Here’s an article I wrote for Relevant Leader - a niche ministry publication by Relevant Magazine for leaders. Maybe that’s obvious:
I am a signpost. I admit it. It goes entirely against my job description, but time and again, I end up resorting to what comes easiest. Hence the signpost.
I am supposed to be a guide. I am called to be one who is on the journey with the community I lead. Instead, I usually just stand and point the way, showing the correct direction to go. I will just catch up with you all later. But for now, I will just let you all go ahead and experience what God has for yourselves. If you need me, I will be right here, pointing the way.
This analogy struck me not long ago and I haven’t been able to lose it. It stays with me at night. It distracts my thinking. Why? Because I am guilty. And I don’t think I am alone in all of this.
As leaders, we already know that we are supposed to be going where we are asking our people to go. In fact, we should have already been there in some places. If we ask our people to give to the cause we are in, we should already be giving to it. If we ask our people to live lives of faith, then we should have already been exercising our own along the way. If we ask our people to pray on a regular basis, then my knees should already be tired from my own time with God.
Instead, if I am to be honest, I end up simply pointing the way at times. It’s much easier than actually doing it. And because spiritual leadership usually keeps us too busy trying to look slick and distant, we keep people far enough away where they just have to assume that we are guiding them instead of being the signpost that points the right way.

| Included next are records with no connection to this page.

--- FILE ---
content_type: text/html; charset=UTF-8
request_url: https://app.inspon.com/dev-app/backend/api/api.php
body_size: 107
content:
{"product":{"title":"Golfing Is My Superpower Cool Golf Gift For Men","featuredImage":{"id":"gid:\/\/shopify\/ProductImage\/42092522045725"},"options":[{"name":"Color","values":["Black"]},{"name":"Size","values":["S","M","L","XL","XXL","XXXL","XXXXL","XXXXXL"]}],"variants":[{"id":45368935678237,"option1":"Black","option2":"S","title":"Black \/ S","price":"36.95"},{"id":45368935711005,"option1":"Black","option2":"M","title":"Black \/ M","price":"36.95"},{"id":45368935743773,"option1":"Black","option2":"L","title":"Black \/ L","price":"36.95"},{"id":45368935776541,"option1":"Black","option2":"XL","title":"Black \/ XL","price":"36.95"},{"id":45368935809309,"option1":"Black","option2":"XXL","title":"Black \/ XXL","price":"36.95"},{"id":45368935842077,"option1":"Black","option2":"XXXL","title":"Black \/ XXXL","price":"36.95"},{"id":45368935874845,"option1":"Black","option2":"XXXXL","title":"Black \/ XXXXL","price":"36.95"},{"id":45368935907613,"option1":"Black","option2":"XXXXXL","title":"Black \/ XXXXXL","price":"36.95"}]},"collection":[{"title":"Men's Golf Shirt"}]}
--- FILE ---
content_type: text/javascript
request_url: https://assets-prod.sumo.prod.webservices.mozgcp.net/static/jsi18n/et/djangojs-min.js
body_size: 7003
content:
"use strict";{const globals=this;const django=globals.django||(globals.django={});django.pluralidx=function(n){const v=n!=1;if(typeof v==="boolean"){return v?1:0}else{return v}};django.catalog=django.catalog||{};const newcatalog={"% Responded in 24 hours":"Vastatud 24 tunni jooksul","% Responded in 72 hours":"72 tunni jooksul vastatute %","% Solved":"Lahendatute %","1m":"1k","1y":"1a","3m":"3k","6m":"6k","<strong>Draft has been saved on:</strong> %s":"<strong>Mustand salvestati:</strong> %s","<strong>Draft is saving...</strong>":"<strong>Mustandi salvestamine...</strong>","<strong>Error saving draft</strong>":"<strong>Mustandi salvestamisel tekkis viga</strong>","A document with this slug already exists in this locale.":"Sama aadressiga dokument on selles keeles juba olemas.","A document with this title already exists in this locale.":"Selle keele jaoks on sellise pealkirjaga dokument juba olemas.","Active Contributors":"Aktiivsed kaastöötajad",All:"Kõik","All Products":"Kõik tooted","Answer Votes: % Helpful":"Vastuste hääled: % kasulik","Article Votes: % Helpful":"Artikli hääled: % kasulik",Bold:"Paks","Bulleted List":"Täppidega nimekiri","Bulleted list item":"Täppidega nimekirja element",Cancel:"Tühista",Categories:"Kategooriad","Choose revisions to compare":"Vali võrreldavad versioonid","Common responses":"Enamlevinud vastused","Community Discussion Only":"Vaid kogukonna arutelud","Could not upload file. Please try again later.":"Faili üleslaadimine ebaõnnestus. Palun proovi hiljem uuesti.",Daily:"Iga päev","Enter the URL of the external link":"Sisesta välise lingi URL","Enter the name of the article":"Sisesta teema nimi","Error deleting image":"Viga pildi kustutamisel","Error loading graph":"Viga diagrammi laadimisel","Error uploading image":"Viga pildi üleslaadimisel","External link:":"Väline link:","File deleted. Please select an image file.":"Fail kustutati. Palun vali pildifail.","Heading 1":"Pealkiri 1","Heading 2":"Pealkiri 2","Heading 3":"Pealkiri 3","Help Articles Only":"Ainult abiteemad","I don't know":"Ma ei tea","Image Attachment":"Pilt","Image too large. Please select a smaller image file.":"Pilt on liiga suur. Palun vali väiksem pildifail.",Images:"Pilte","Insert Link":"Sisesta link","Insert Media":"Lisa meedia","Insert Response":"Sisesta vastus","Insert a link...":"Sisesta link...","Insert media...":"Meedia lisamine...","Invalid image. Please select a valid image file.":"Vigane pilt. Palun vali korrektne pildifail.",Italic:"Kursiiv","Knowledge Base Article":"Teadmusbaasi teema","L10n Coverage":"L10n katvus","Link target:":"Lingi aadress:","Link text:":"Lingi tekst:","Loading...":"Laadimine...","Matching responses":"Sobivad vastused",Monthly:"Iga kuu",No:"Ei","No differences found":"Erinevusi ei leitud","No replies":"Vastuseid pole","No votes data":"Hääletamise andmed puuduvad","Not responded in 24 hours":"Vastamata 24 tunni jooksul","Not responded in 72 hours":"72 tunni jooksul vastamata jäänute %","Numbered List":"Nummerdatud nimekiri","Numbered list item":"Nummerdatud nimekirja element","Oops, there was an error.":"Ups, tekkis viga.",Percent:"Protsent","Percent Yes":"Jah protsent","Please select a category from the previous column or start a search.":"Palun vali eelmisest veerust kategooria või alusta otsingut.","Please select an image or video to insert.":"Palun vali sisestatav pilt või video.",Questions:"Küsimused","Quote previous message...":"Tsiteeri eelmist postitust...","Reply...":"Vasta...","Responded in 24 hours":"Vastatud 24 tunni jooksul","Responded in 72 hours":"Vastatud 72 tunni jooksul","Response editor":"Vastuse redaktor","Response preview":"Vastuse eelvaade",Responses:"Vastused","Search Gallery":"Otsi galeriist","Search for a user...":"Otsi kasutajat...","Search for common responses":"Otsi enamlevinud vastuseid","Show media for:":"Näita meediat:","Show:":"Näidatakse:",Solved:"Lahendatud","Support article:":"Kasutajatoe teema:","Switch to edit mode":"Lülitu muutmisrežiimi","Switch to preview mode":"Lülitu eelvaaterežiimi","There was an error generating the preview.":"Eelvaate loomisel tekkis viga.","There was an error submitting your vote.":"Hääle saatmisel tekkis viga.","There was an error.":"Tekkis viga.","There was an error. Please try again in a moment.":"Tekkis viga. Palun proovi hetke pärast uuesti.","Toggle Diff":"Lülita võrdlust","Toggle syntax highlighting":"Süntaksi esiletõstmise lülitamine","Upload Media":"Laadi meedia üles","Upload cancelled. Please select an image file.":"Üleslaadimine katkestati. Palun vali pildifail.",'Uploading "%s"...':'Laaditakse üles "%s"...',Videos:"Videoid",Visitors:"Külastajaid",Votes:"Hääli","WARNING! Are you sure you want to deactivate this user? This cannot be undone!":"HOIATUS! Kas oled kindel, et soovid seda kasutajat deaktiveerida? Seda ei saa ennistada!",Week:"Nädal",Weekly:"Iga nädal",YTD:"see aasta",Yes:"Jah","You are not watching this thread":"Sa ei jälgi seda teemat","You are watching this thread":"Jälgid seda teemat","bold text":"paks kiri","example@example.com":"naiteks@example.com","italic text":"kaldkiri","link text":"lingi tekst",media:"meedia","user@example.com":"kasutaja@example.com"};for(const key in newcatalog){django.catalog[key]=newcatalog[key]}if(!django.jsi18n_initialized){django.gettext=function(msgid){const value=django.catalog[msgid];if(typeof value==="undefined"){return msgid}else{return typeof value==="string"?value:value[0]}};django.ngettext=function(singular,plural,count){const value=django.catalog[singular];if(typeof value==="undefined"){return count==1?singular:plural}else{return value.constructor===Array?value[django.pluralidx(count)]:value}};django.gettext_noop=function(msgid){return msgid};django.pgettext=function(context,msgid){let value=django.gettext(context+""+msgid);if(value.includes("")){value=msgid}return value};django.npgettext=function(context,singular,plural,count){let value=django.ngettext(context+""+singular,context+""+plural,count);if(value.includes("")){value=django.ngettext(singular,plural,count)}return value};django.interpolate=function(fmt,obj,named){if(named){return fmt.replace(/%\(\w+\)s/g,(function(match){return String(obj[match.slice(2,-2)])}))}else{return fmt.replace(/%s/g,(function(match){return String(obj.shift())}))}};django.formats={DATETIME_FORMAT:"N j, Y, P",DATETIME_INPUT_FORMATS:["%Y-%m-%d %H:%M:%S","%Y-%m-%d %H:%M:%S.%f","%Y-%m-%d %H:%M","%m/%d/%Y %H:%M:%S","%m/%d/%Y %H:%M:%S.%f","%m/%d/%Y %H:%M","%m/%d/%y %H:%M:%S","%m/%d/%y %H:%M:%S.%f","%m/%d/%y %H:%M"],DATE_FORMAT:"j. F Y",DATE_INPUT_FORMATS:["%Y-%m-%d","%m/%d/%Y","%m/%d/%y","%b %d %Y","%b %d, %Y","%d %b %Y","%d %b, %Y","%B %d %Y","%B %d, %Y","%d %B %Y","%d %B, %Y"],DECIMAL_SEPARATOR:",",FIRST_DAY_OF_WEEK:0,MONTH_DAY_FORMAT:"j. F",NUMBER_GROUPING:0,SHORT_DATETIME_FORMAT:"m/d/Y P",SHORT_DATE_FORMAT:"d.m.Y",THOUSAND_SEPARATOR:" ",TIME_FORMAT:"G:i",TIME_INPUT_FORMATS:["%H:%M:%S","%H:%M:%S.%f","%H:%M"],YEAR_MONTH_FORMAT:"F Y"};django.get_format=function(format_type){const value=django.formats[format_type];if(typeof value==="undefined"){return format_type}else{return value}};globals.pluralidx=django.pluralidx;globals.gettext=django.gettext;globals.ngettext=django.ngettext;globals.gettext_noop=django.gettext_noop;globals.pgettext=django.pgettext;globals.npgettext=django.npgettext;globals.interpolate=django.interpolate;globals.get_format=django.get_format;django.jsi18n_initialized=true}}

Many of us have been raised in the church, so we already know the answers. If we don’t have a personal experience to pull from with regards to what we are teaching, we can easily pull a story from someone else. So why should we do the hard work of experiencing it personally, when we can simply sit back and be there when someone needs advice?
But we are not meant to be signposts with an arrow. We are meant to be guides leading people to the places that God is calling us to. It is shameful that I would ever preach to a group about the spiritual discipline of fasting without seeing it produce fruit in my own life. But this happens all the time, as week after week, I take part in calling people to exercise faith, spend time with God, give up their earthly treasures, sacrifice for the Kingdom, and overcome their fears—yet my own life is littered with a lack of spiritual discipline, a low level of faith, and my failures to sacrifice when needed.
As leaders, we are called to a higher level of responsibility and I believe a huge part of that is to lead by example. After all, what better example is given to us than that of Jesus found in Philippians. It is there that we are told that we should consider the example of Christ who took on the nature of a servant and that the Most High humbled himself. It is in this way that He created the ultimate example to follow. In other words, it is not that God simply pointed the way to a holy, righteous life and commanded us to do so. Instead, God himself chose to send his Son to prepare the way for us, to mark the trail with his own sweat, his own tears, his own blood. And as leaders of our various ministries, it is our job to do the same, following the footprints of those who have so bravely gone before us.
You and I need to be willing to explore the caverns of faith before inviting our community through the entrance. You and I need to be intimate with our Father before trying to tell others what He is like. It is in this way that we become the leaders that God has called and gifted us to be, when we become an example in the same way that He did.